Les dégâts de gibiers sont de plus en plus fréquents en viticulture, au point qu'ils peuvent nuire à la viabilité de certaines exploitations. À ce jour, la pose de clôtures électriques reste la solution la plus utilisée, car « la plus efficace. Mais leur mise en place et leur entretien sont coûteux et contraignants », souligne Alexandre Hote, jeune vigneron chargé des questions environnementales au sein de l'ODG Tavel, où les sangliers abondent. Récemment, de nouvelles solutions sont apparues, elles semblent satisfaire leurs premiers utilisateurs
Trico et Rep'Clac : Deux répulsifs efficaces contre les chevreuils
Trico, distribué par la société Solutions et plants, située dans le Calvados, est homologué depuis 2012. Il s'agit d'un répulsif 100 % naturel à base de graisse de mouton.

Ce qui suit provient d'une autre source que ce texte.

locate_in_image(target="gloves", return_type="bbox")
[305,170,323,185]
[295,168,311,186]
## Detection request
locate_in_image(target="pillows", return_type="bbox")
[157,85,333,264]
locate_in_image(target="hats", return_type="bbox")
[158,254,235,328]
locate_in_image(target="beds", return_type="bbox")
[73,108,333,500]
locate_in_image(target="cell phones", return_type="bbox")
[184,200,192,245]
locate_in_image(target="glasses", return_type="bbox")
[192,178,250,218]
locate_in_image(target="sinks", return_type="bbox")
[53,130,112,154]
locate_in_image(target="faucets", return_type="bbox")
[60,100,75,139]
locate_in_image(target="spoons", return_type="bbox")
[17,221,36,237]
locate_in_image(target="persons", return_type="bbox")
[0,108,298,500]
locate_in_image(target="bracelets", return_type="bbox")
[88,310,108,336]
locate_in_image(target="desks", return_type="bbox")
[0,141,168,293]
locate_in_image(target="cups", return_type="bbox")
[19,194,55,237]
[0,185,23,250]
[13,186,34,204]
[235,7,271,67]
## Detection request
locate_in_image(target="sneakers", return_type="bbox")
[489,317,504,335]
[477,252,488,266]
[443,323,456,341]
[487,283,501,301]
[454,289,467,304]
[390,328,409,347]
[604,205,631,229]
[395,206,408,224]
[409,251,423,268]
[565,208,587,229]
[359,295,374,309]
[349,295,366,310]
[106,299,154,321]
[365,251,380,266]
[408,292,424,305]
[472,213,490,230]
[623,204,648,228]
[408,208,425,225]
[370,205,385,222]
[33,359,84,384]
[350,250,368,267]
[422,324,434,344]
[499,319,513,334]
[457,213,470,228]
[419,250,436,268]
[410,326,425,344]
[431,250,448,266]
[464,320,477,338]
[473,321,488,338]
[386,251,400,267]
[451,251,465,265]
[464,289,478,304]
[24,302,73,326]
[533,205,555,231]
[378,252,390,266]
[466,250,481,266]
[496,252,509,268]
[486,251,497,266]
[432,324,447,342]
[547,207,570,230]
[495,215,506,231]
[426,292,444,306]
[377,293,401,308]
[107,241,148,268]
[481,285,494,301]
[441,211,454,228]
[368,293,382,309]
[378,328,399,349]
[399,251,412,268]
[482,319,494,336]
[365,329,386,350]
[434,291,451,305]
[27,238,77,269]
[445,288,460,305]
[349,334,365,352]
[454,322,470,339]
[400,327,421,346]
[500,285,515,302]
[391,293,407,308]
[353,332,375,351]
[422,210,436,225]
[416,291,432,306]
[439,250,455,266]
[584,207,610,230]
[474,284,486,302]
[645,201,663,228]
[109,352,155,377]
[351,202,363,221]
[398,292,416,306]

Son prix est de 18 €/l, soit 225 €/ha. Rep'Clac, homologué depuis février 2011, est distribué par l'entreprise Protecta, basée dans le Vaucluse. Il est composé d'huile de poisson. Son prix est de 25,80 €/l ou de 93,60 euros pour cinq litres, soit entre 90,30 et 65,52 €/ha. Ces deux produits concentrés doivent être dilués dans de l'eau avant d'être pulvérisés sur les jeunes pousses.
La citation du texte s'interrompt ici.